C’è un modo per modernizzare la Siae e impedire che i proventi derivanti dai concerti e dalle serate vadano nelle tasche dei soliti noti? Umberto Palazzo, musicista poliedrico e veterano, stanco come molti, dei “metodi” Siae ha lanciato su Facebook una class action. L’obiettivo è permettere a quei 20 o 30 mila aventi diritto di riscuotere, applicando un’equa divisione. “Magari si tratta di spiccioli, ma decine di migliaia di piccolissime quote oggi rappresentano milioni di euro, che vanno a poche persone con solo il merito di essere già ricche. Vi pare giusto?”

Il sistema attuale prevede l’obbligo di compilare i borderò (rossi o verdi a seconda della tipologia di serata, concerto o dj set) con i titoli dei brani suonati dal vivo o tramite supporti.

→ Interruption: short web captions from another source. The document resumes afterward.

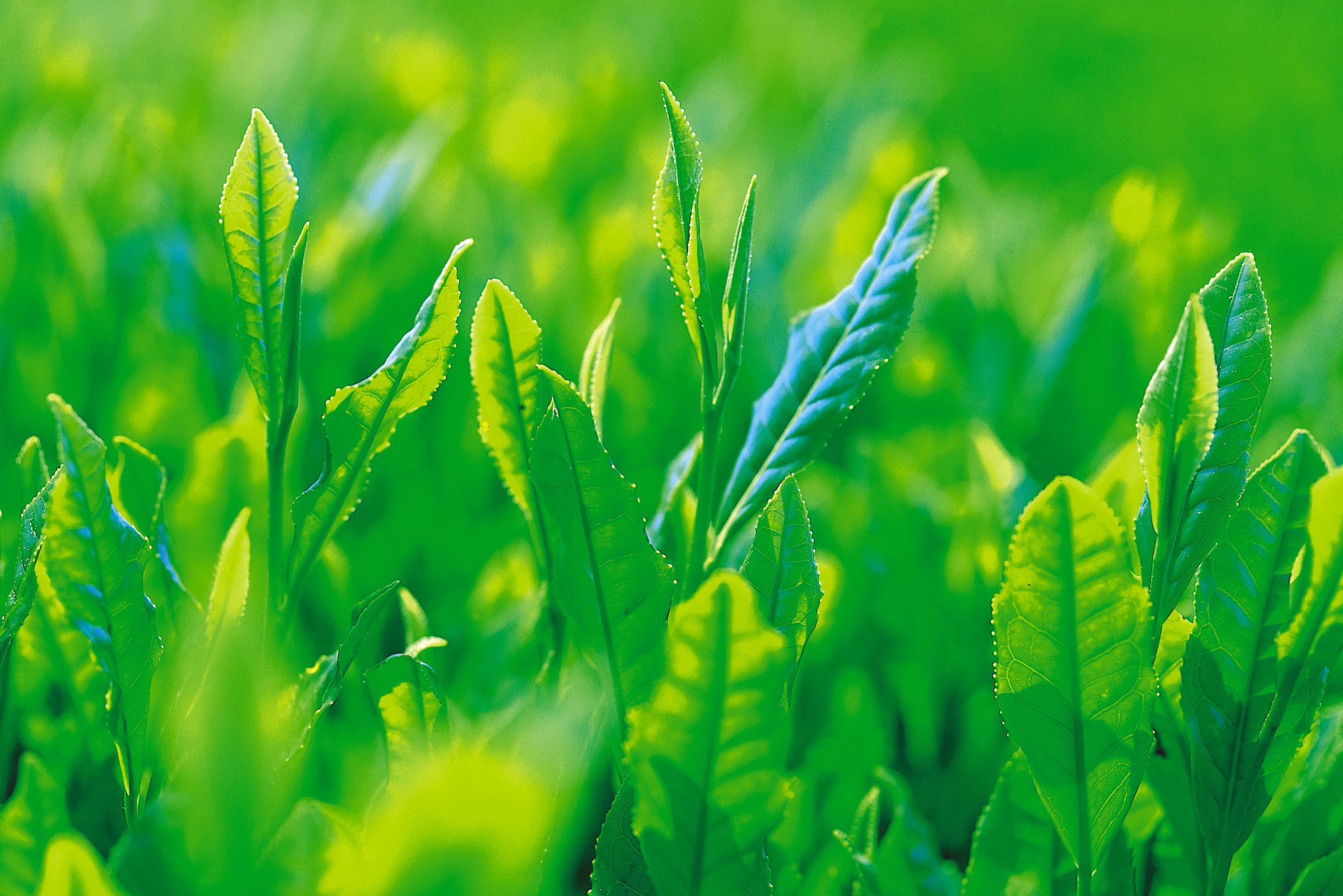 狭山茶の新芽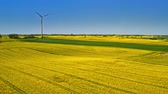 Big and yellow rape fields and wind turbine in the spring, Poland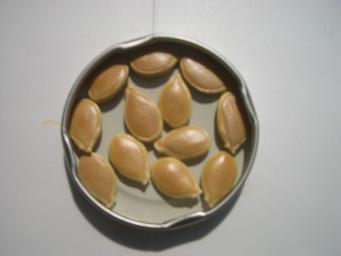 カボチャの種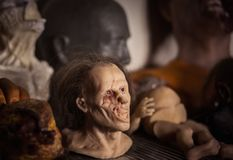 Masks and dummies on a shelf. In prosthetic special fx workshop stock photos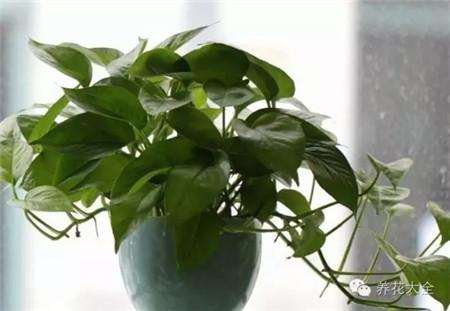 冬季植物多久浇一次水?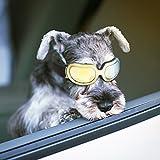 Enjoying Dog 太阳镜 – 小型犬护目镜 防紫外线防风可调护目镜 适用于小狗小猫 黄色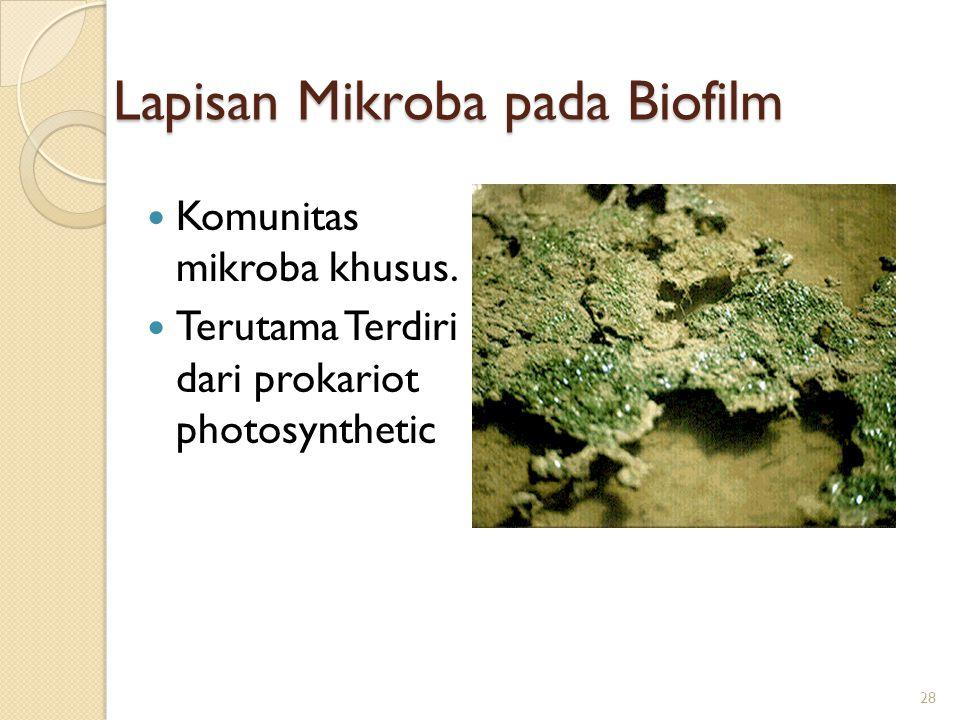 Lapisan Mikroba pada Biofilm Komunitas mikroba khusus. Terutama Terdiri dari prokariot photosynthetic 28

Ma come funziona la ripartizione dei diritti d’autore maturati? Dal momento che ogni locale paga una quota alla Siae per la musica che viene eseguita, ci si aspetterebbe che in base a quelle liste verdi o rosse fossero ripartiti i proventi tra i rispettivi autori dei brani indicati in ciascun borderò. Non è così. Per quelli verdi della musica da ballo, la Siae lavora “a campione”, cioè manda i suoi ispettori a 500 serate e questi prendono nota dei pezzi più suonati. Poi tutto il ricavato annuo di tutte le feste da ballo viene ripartito tra i brani più suonati in quei 500 campioni. Per quanto riguarda i borderò rossi, cioè quelli riguardanti la musica dal vivo, dal 2007 vige lo stesso principio del campione per il 75%, mentre per il restante 25% ci si affida al sorteggio (ma se il borderò presenta anche solo una lettera fuori da uno spazio viene annullato e finisce nel calderone).

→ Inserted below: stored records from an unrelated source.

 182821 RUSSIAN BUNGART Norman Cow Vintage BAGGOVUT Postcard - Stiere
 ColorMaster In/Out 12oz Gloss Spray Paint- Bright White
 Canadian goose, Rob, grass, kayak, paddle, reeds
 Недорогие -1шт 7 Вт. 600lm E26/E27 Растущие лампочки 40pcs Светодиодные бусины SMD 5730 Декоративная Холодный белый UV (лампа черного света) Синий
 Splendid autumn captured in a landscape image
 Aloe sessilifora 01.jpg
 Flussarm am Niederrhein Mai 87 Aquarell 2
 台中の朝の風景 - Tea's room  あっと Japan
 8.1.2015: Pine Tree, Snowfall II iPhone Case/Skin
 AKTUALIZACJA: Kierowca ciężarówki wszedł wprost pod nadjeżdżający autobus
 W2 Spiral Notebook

Umberto Palazzo scrive: “È stata scoperta un’orchestra in Campania che falsificava i programmi musicali, cioè su questi scriveva solo brani del capo-orchestra. Praticamente non si prende neanche in considerazione l’idea che ci siano artisti che suonino solo musica di propria composizione. Nell’immaginario corrotto di chi fa i regolamenti Siae esistono solo le orchestra che eseguono i successi dei supersoci. Questo va cambiato perché non è tollerabile suonare dal vivo per fare arricchire ancora di più Zucchero e Co.”

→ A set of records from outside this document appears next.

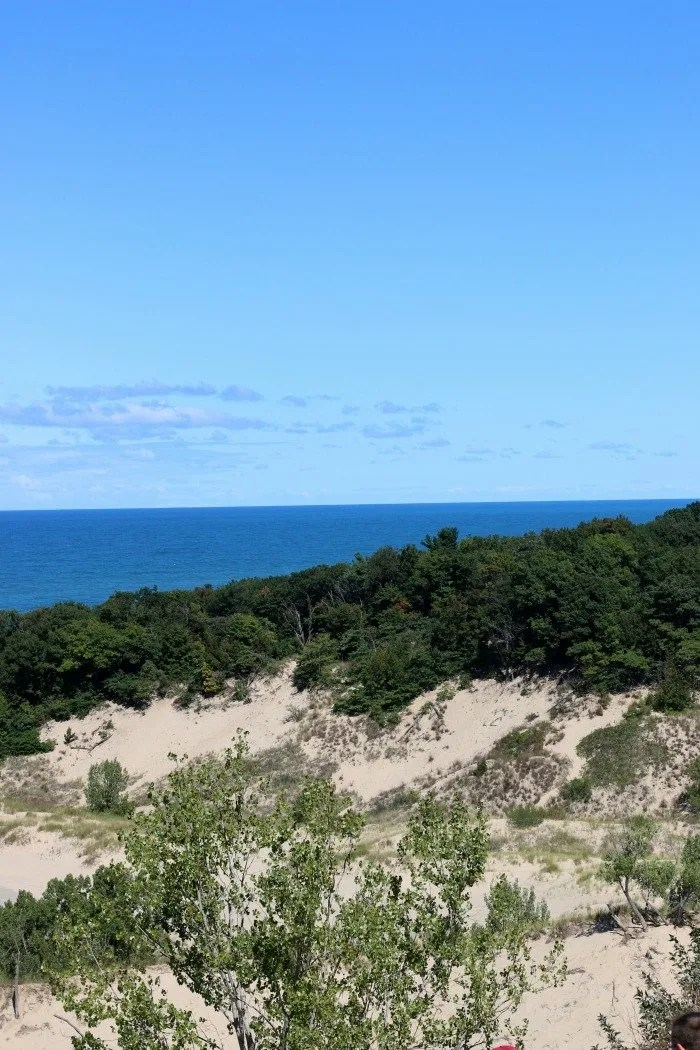Look out over Warren Dunes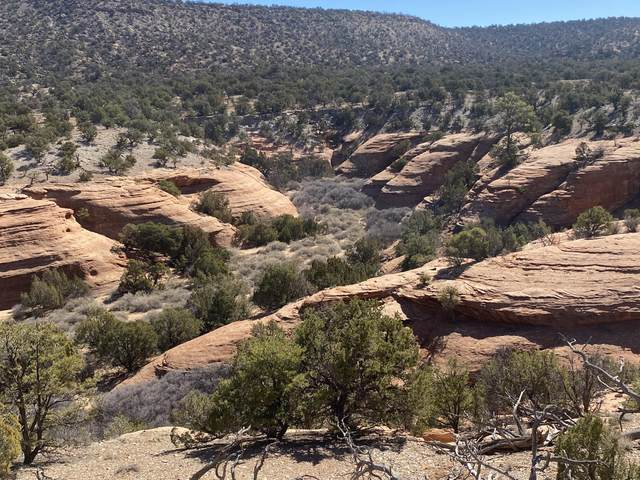 Lot 4 Eagle Rock Ranches, Prewitt, NM 87045 (MLS #988171) :: Campbell & Campbell Real Estate Services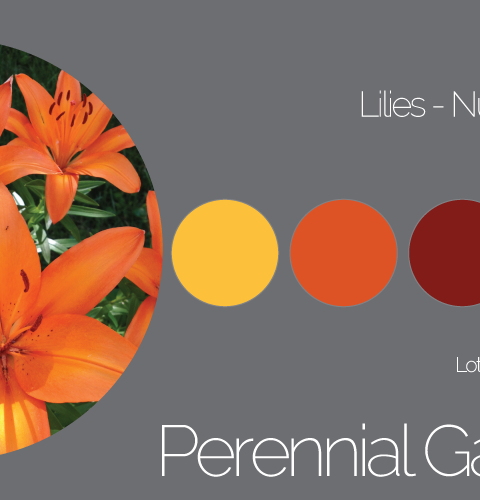 Lilies Palette Number 2 of 7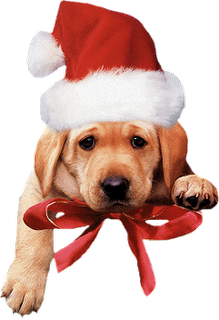 Com dizer Feliz Natal em várias línguas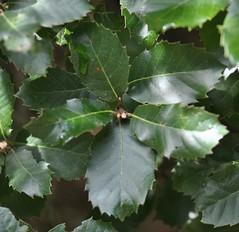Quercus ilex L., Leccia, NGID1671005308 (naturgucker.de) Tags: quercusilex steineiche naturguckerde crolftheodorborlinghaus 180205378 647909206 ngid1671005308 1616771420
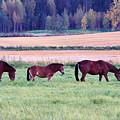 Horses Of The Fall by Jouko Lehto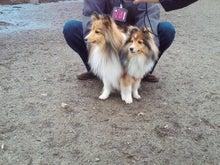 ミニシェルティ・シオンのブログ-2012022610440000.jpg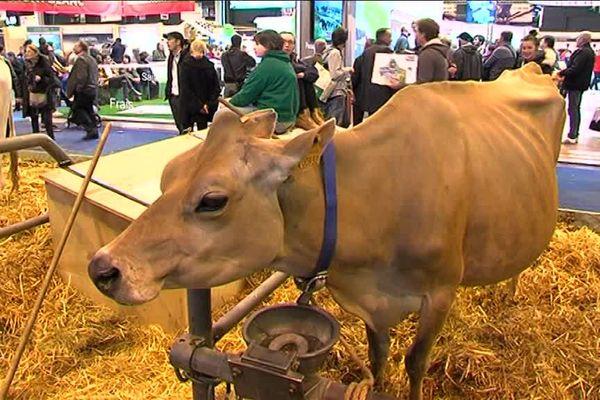 Ella a gagné le concours général cette année dans la catégorie des vaches Jersiaises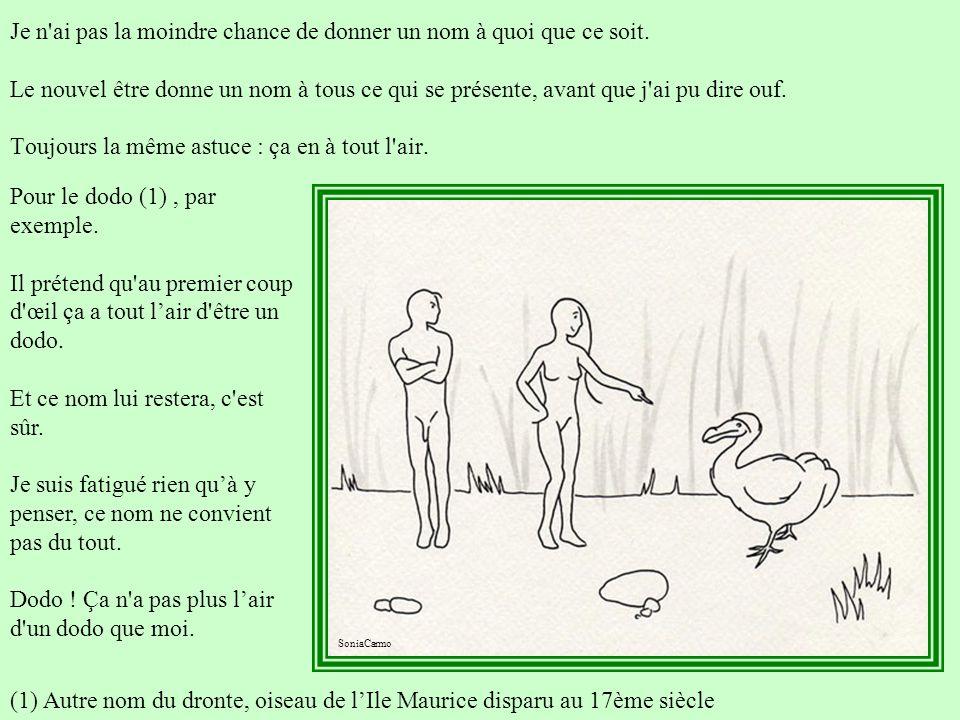 Pour le dodo (1) , par exemple.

All’indomani della pubblicazione della nota è intervenuto un musicista brasiliano, Alberto Chicayban, membro fondatore della società brasiliana Amar (Associazione musicisti, arrangiatori e direttori d’orchestra), che ha fornito un prezioso contributo per far capire come la situazione sia stata risolta in Brasile: “Credo sia arrivato il momento della resa dei conti della Siae dopo tanti anni di prepotenze e danni al mestiere di musicista in Italia. Sarebbe interessante esaminare i sistemi (e la legislazione) usciti all’estero dopo iniziative d’innovazione nel campo del Diritto d’autore. In Brasile abbiamo avuto fino agli anni ’70 un sistema simile a quello italiano, nel quale una “casta” di “compositori” arraffavano quasi tutti gli incassi della società tramite pratiche a dir poco discutibile. Allora, noi musicisti abbiamo creato la Sombras (Sociedade musical brasileira) come ente di lotta contro il sistema ufficiale. E tramite dei tour organizzati e mirati, reso il grande pubblico informato dell’ingiustizia sostenuta dalla legge. Dopo pochi anni alcuni parlamentari hanno iniziato a sostenere la causa ed è stato elaborato progetto di legge insieme al nostro comitato. L’idea è stata quella di liberalizzare il sistema e aprirlo alla creazione di altre società; creare un ente indipendente (sotto sorveglianza del governo) di nome Ecad (Ufficio centrale di riscossione diritti) con l’incarico di incassare e distribuire i diritti appartenenti ai membri alle diverse società organizzate in maniera legale, e cambiare il sistema di controllo dell’esecuzione o utilizzo della musica con un altro soggetto ad auditing costante. Devo dire che il sistema brasiliano funziona bene, potrebbe essere un esempio da adottare in Italia”.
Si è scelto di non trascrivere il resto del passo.